卵を割るのがへたな友人

 友人の家に遊びに行って昼食をごちそうになった。不運なことに雨が降っていたので傘をさしていったのだが、僕は傘をさすのがおそろしく下手なので友人宅につくころには下半身がほとんどずぶ濡れになっていた。玄関口でそのことを謝罪し、タオルを借りて水気をよく拭いた。本当に傘の扱いが下手なのだ。ほとんど頭しか守れない。

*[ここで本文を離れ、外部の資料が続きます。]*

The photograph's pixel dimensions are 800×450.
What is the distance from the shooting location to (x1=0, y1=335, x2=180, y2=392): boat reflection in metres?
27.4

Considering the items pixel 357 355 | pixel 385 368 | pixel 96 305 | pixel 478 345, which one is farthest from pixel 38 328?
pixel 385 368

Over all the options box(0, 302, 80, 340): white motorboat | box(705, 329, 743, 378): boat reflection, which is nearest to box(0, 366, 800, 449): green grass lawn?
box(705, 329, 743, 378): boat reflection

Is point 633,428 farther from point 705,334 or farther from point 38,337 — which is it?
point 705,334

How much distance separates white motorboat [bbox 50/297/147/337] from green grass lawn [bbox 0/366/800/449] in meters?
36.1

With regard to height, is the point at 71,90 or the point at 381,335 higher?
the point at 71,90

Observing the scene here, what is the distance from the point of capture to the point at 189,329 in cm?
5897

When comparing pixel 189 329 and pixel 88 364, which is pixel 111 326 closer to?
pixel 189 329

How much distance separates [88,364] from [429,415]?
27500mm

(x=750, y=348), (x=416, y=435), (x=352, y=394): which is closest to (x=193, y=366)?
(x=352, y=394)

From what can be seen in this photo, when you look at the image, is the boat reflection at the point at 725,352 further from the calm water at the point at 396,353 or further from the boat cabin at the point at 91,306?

 そのことを説明をすると友人は「僕も卵を割るのが下手で困っている」と言った。「人にはそれぞれ苦手なことがあるもんだ」と僕はてきとうなことを言ってあがりこんだ。台所で昼食の用意をしてくれている友人が「ちょっと見てくれないか」というので僕は肩越しに彼の手元を覗き込んだ。火にかけた鍋と銀色のボウルと生卵があった。日頃からてきとうな相づちばかり打っているので一瞬わけがわからなかったが、彼は卵を割るところを僕に見てほしいらしかった。話がまだ続いていたのだ。

 でもそんなに言うほど下手ってことでもないだろうと思った。だって卵を割るだけだぜ。ジョジョの第4部で川尻浩作になりすました吉良吉影がやったみたいに、鮮やかに片手でバカバカ割ろうというわけでもあるまい。普通に机の角にぶっつけて割ればいい。そう思って見ていたのだけど、確かに彼は卵を割るのがおそろしく下手だった。最初の一つは机の角にぶつけたときに中身が飛び出した。二つ目は逆に力が弱すぎてヒビが浅く、鍋の中に落としたときに細かいカラが大量に入った。おかげで湯を沸かし直した。三つ目はまた机の角にぶつけたときに中身ごとつぶれた。二回目ぐらいまでは笑っていられたのだけど、笑えなくなってきたのでかわりに僕が割った。

 それから二人で月見うどんを食べてモンスターハンターをやった。僕は部屋の隅に座り込み、彼は一人掛けのソファに座ってしばらくモンスターを狩った。どうして彼がわざわざ卵料理を用意しようと思ったのかが気になって集中できなかったが、それでもモンスターはうまく狩れた。大量にモンスターを狩ったあとにお茶を飲み、すこし近況を話してから礼を言って彼の家をあとにした。外にはまだ雨が降っていたので、帰り道でも僕はびしょ濡れになった。水深が胸まである川を歩いて渡って来たぐらい濡れていた。電車の中で他の人を観察してみたが、他にそんなに濡れている人は誰もいなかった。